Activity
From the abstract below, list each layer of the NGO-BPANN model with the number of neurons or nodes given for it.
=== Source passage ===
Development and validation of a new LC–MS/MS method for the determination of mefatinib in human plasma and its first application in pharmacokinetic studies

Abstract

Mefatinib (MET306) is a novel second-generation epidermal growth factor receptor-tyrosine kinase inhibitor (EGFR-TKI) designed to address the highly unmet clinical need of gefitinib-induced resistance and irreversibly bind to mutated tyrosine kinase domain of EGFR and human epidermal growth factor receptor 2 (HER2). In this study, a liquid chromatography–tandem mass spectrometry method was established and validated for determining MET306 in non-small cell lung cancer patients and a backpropagation artificial neural network was developed and constructed to predict the pharmacokinetic process. The mobile phase was water containing 5 mM ammonium acetate and acetonitrile at a flow rate of 0.3 mL min−1, within a 4.5 min run time. MET306 was separated on a Hypersil Gold-C18 at 40 °C and subjected to mass analysis using positive electrospray ionization. A total of 524 data were used as development groups and 145 data were used as testing groups. The final established Northern Goshawk Optimization-Backpropagation Artificial Neural Network (NGO-BPANN) model consisted of one input layer with 6 neurons, 1 hidden layer with 10 nodes, and 1 output layer with one node processed by MATLAB2021a.The calibration range of MET306 was 0.5–200 ng mL−1 with the correlation coefficient r ≥ 0.99. Accuracies ranged from 97.20 to 110.80% and the inter- and intra-assay precision were less than 15%. The ranges of extraction recoveries were 104.95% to 112.09% for analyte and internal standard and there was no significant matrix effect. The storage stability under different conditions was in accordance with the bioanalytical guidelines. The time-concentration profiles of the measured and predicted concentrations of MET306 by NGO-BPANN agree well. An NGO-BPANN model was developed to predict the plasma concentration and pharmacokinetic parameters of MET306 in the first time.
=== Source information ===
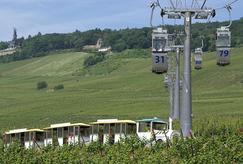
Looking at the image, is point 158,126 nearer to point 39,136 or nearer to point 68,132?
point 68,132

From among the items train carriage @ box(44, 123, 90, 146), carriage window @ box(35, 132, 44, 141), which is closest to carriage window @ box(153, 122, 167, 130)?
train carriage @ box(44, 123, 90, 146)

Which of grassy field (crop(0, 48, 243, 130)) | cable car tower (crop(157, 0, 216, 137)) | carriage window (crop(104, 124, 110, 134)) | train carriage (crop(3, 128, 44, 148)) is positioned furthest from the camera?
grassy field (crop(0, 48, 243, 130))

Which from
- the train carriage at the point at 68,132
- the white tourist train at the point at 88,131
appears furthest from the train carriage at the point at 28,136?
the train carriage at the point at 68,132

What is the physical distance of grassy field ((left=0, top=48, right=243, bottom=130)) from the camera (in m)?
85.9

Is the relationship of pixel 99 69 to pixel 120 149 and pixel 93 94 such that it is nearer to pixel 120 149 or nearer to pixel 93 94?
pixel 93 94

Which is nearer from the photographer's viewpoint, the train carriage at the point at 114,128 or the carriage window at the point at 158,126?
the carriage window at the point at 158,126

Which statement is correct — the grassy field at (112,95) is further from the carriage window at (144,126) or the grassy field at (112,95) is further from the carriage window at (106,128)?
the carriage window at (144,126)

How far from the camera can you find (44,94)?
149 meters

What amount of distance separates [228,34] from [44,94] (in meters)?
120

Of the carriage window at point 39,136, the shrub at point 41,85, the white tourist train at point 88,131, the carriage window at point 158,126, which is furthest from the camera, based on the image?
the shrub at point 41,85

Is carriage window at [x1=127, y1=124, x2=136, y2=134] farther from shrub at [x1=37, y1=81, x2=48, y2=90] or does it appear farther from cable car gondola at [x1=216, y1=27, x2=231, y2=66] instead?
shrub at [x1=37, y1=81, x2=48, y2=90]

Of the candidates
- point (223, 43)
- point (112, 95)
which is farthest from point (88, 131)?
point (112, 95)

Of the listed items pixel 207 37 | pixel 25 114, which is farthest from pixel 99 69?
pixel 25 114

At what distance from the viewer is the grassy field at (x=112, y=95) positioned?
282 feet
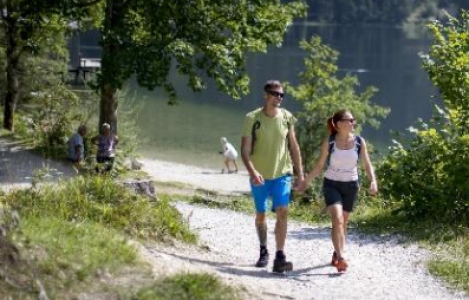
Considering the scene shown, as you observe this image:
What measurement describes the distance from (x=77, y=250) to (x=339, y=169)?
2.98 meters

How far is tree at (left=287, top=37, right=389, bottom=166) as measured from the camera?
31641 mm

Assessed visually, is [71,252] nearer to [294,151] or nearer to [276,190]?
[276,190]

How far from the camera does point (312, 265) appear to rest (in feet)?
28.4

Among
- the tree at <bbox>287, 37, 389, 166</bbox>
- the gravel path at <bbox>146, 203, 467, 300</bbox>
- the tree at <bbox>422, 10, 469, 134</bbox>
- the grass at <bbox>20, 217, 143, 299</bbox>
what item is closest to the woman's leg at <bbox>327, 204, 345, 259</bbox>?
the gravel path at <bbox>146, 203, 467, 300</bbox>

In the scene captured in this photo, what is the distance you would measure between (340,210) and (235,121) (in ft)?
149

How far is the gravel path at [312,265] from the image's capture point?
24.0 feet

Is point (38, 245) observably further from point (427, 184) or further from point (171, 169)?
point (171, 169)

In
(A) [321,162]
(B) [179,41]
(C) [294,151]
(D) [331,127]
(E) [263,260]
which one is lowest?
(E) [263,260]

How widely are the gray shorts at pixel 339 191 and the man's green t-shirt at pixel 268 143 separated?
0.58m

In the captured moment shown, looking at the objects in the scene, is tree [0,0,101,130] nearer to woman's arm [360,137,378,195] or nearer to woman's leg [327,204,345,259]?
woman's arm [360,137,378,195]

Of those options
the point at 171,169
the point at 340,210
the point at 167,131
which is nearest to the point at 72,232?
the point at 340,210

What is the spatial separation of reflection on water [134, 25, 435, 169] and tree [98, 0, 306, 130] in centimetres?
1793

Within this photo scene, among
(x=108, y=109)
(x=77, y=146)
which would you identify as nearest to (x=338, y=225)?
(x=77, y=146)

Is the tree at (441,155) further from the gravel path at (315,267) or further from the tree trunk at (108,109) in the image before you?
the tree trunk at (108,109)
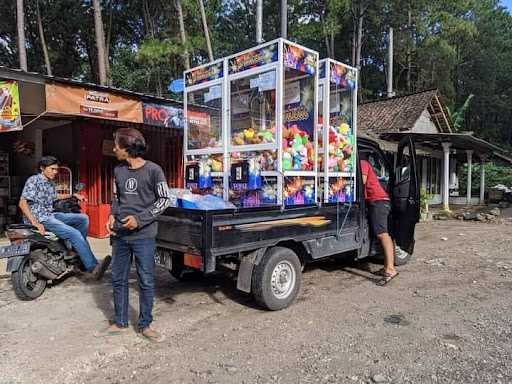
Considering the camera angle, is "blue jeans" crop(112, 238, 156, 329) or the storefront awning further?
the storefront awning

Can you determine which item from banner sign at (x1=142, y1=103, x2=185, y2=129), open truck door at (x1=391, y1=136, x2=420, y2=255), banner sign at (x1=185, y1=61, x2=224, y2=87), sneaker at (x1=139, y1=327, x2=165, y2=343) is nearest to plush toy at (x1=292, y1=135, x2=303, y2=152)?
banner sign at (x1=185, y1=61, x2=224, y2=87)

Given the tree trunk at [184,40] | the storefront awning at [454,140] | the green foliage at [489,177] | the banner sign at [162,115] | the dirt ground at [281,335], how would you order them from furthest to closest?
1. the green foliage at [489,177]
2. the tree trunk at [184,40]
3. the storefront awning at [454,140]
4. the banner sign at [162,115]
5. the dirt ground at [281,335]

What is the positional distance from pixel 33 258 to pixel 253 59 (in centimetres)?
349

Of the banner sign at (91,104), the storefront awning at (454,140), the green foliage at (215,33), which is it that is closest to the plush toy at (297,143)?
the banner sign at (91,104)

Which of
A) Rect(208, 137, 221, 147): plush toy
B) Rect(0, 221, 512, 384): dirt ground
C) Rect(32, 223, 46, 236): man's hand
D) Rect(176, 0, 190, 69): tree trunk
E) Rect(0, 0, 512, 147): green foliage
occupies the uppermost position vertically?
Rect(0, 0, 512, 147): green foliage

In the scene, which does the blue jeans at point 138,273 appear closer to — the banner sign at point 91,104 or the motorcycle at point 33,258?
the motorcycle at point 33,258

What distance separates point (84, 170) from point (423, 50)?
23.6 m

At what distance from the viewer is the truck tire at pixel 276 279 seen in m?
4.12

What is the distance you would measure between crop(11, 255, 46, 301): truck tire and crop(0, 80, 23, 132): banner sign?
288cm

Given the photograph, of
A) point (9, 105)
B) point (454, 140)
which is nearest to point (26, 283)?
point (9, 105)

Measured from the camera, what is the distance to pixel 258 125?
16.9 ft

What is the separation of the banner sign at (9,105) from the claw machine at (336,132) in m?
4.89

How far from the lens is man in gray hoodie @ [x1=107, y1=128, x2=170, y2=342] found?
344 centimetres

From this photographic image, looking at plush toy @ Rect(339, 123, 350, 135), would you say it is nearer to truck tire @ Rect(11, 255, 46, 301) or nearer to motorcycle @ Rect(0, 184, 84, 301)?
motorcycle @ Rect(0, 184, 84, 301)
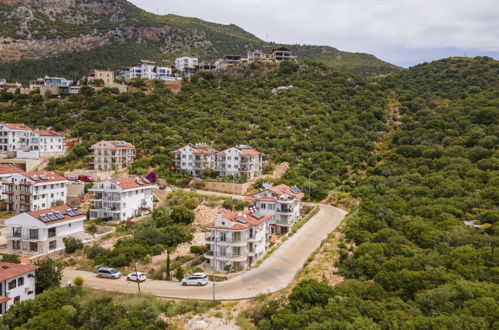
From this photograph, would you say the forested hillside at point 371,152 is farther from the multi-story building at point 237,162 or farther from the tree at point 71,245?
the tree at point 71,245

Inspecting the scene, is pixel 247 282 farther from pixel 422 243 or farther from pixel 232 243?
pixel 422 243

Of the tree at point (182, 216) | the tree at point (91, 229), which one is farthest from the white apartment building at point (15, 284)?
the tree at point (182, 216)

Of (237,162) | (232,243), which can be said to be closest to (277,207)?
(232,243)

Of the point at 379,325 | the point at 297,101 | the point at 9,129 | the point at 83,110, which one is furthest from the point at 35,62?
the point at 379,325

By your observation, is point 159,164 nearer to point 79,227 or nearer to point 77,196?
point 77,196

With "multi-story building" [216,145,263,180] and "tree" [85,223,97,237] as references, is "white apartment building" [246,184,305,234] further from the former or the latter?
"tree" [85,223,97,237]

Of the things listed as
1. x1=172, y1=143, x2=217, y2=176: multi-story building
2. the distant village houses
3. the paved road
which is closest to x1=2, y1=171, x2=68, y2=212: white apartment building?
the paved road
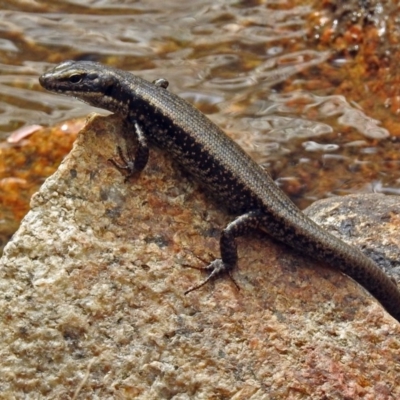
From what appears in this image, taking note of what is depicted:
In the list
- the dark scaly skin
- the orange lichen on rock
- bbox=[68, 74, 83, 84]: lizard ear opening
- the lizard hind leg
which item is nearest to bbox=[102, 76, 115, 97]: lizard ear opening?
the dark scaly skin

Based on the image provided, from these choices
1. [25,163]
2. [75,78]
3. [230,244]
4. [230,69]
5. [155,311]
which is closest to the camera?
[155,311]

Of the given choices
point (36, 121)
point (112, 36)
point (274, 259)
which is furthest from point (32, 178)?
point (274, 259)

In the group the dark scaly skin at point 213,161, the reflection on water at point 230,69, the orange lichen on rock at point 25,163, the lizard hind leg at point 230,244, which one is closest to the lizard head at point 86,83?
the dark scaly skin at point 213,161

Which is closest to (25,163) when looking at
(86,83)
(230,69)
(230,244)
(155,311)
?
(86,83)

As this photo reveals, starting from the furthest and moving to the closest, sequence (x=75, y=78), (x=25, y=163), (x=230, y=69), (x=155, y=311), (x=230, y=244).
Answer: (x=230, y=69) < (x=25, y=163) < (x=75, y=78) < (x=230, y=244) < (x=155, y=311)

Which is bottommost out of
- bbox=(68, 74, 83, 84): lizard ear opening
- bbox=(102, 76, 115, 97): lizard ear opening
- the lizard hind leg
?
the lizard hind leg

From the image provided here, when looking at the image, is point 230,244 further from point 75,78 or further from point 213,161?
point 75,78

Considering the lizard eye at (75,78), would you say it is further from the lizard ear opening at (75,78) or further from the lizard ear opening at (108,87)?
the lizard ear opening at (108,87)

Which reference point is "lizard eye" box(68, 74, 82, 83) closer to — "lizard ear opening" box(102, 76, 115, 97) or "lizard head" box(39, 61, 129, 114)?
"lizard head" box(39, 61, 129, 114)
===
Answer section
- Input layer: 6 neurons
- Hidden layer: 10 nodes
- Output layer: 1 node